WORK INSTRUCTIONS >>
Check each line of the material below for "camera" and copy those where it appears.

PROVIDED INFORMATION >>
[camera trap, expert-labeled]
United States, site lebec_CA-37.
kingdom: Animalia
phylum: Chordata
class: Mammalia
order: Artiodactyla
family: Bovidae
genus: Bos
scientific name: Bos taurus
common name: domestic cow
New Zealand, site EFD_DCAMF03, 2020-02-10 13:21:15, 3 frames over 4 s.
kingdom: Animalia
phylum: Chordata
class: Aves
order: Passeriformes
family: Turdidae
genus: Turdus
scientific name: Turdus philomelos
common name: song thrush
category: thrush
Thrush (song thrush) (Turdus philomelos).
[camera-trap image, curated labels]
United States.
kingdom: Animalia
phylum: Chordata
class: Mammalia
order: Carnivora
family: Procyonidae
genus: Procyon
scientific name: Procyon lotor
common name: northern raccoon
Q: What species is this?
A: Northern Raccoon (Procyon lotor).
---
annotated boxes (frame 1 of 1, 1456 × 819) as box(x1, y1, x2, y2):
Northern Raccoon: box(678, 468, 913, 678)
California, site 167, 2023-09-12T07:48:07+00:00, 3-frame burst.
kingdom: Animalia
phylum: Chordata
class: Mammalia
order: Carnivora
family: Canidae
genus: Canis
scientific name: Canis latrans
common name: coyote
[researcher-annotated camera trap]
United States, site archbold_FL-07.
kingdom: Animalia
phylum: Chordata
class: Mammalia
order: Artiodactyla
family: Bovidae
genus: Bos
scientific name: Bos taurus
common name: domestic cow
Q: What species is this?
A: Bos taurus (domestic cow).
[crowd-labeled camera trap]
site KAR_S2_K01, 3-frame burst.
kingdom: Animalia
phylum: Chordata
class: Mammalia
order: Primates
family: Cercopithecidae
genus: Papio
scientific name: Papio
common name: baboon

YOUR RESPONSE >>
[camera trap, expert-labeled]
[camera-trap image, curated labels]
[researcher-annotated camera trap]
[crowd-labeled camera trap]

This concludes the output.